I like it, but do you think we should switch to sbvec[<constant>] to
preclude pathological cases where nr_pages is large?
Minchan Kim Aug. 10, 2017, 4 a.m. UTC | #8
On Wed, Aug 09, 2017 at 08:04:33PM -0700, Matthew Wilcox wrote:
> On Wed, Aug 09, 2017 at 11:41:50AM +0900, Minchan Kim wrote:
> > On Tue, Aug 08, 2017 at 07:31:22PM -0700, Matthew Wilcox wrote:
> > > On Wed, Aug 09, 2017 at 10:51:13AM +0900, Minchan Kim wrote:
> > > > On Tue, Aug 08, 2017 at 06:29:04AM -0700, Matthew Wilcox wrote:
> > > > > On Tue, Aug 08, 2017 at 05:49:59AM -0700, Matthew Wilcox wrote:
> > > > > > +	struct bio sbio;
> > > > > > +	struct bio_vec sbvec;
> > > > > 
> > > > > ... this needs to be sbvec[nr_pages], of course.
> > > > > 
> > > > > > -		bio = mpage_alloc(bdev, blocks[0] << (blkbits - 9),
> > > > > > +		if (bdi_cap_synchronous_io(inode_to_bdi(inode))) {
> > > > > > +			bio = &sbio;
> > > > > > +			bio_init(bio, &sbvec, nr_pages);
> > > > > 
> > > > > ... and this needs to be 'sbvec', not '&sbvec'.
> > > > 
> > > > I don't get it why we need sbvec[nr_pages].
> > > > On-stack-bio works with per-page.
> > > > May I miss something?
> > > 
> > > The way I redid it, it will work with an arbitrary number of pages.
> > 
> > IIUC, it would be good things with dynamic bio alloction with passing
> > allocated bio back and forth but on-stack bio cannot work like that.
> > It should be done in per-page so it is worth?
> 
> I'm not passing the bio back and forth between do_mpage_readpage() and
> its callers.  The version I sent allows for multiple pages in a single
> on-stack bio (when called from mpage_readpages()).

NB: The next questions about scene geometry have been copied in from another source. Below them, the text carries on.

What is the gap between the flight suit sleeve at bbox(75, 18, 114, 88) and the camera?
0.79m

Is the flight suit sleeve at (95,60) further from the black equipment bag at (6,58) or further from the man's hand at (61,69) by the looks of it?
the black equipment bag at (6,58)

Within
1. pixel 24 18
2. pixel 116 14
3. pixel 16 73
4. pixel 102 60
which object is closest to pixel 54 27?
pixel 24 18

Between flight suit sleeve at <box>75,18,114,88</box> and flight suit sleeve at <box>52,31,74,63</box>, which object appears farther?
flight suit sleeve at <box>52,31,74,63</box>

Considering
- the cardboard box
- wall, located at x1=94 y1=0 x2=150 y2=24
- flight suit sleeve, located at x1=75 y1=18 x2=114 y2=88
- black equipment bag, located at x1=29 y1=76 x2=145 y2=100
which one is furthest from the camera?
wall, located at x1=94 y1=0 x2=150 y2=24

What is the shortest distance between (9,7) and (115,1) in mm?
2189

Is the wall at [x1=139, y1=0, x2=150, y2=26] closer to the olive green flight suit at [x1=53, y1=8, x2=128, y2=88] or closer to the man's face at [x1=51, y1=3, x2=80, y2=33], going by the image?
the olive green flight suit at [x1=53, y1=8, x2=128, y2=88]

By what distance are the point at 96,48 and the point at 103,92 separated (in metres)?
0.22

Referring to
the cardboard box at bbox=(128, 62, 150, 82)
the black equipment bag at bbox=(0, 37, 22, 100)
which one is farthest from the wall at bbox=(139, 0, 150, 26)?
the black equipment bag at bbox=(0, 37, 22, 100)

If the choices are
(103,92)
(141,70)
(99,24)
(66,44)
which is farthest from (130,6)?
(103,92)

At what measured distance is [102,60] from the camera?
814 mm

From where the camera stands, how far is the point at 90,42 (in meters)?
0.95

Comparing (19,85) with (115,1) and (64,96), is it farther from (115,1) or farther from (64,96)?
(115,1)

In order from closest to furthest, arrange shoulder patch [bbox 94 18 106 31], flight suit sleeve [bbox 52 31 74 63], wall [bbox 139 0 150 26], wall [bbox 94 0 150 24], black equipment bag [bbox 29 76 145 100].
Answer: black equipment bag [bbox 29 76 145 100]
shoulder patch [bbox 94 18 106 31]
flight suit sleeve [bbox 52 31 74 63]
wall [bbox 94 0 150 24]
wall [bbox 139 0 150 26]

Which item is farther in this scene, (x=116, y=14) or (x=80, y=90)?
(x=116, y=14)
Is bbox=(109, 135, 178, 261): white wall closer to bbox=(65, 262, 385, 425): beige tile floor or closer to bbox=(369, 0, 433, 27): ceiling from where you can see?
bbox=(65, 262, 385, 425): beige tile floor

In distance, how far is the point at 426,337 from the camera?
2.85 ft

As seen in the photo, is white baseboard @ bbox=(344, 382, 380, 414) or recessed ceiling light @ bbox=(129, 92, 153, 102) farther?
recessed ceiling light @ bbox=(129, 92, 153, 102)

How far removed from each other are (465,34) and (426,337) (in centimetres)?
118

I'm confused. I want to confirm your thought before respinning.
Please correct me if I miss something.

The version you sent to me used on-stack bio within do_mpage_readpage
so that's why I said sbvec[nr_pages] would be pointless because it
works with per-page base unless if we use dynamic bio allocation.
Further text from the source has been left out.